Conseil national de la refondation.

A quelques jours des élections législatives, Emmanuel Macron dans un entretien fleuve à la PQR annonce la création prochaine d’ un conseil national de la refondation comme réponse au changement de méthode évoquée lors de sa réélection. La dénomination de cette nouvelle institution ne doit rien au hasard. Le clin d’œil appuyé au CNR instigateur de réformes sociales majeures à la libération est-il l’annonce par Emmanuel Macron de revisiter du grenier à la cave sa pratique politique, à voir !

C’est que les espoirs mis dans le grand débat en réponse au mouvement des gilets jaunes et ceux impulsés par la convention climat se sont réduits comme peau de chagrin. Alors que dire d’une nouvelle instance alors qu’existe déjà un Conseil économique et social qui a toute légitimité à être un des éléments majeurs du débat démocratique. Quel périmètre et quelle autonomie donner au futur Conseil national de la refondation ? Autant de questions qui laissent planer le doute sur les intentions d’EM, taxe une nouvelle fois d’opportunisme.

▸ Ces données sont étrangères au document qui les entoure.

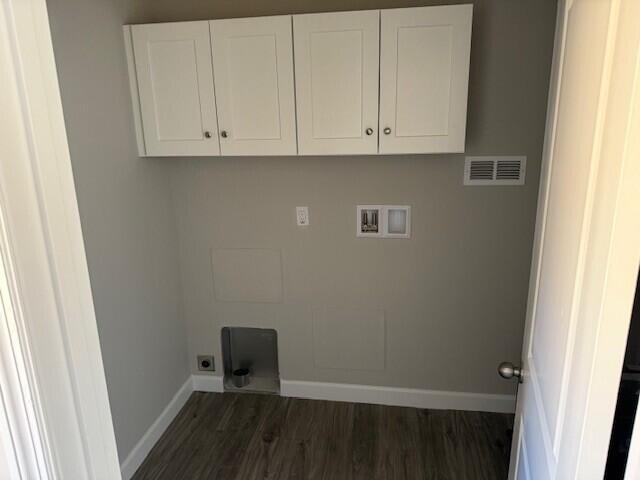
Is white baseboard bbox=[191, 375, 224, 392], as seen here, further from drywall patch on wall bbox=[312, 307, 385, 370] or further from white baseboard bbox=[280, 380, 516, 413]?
drywall patch on wall bbox=[312, 307, 385, 370]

Reste à y regarder de près qu’il y a une forte attente dans la société civile au sens large et dans les territoires à des majorités qui transcendent les clivages et les postures de principe et qui renouvellent le débat démocratique. Les partis politiques devraient prêter une attention particulière aux réactions de plusieurs associations nationales qui se montrent intéressées par l’initiative présidentielle. Affaire à suivre.

Stade de France : la honte.

Emmanuel Macron à beau faire dire qu’il renouvelle toute sa confiance à son ministre de l’intérieur, le fait est que ce dernier doit se mordre les doigts de la façon que lui même et la préfecture de police ont complètement patauge lors de la finale de la coupe d’Europe au stade de France. en évitant de justesse un véritable drame.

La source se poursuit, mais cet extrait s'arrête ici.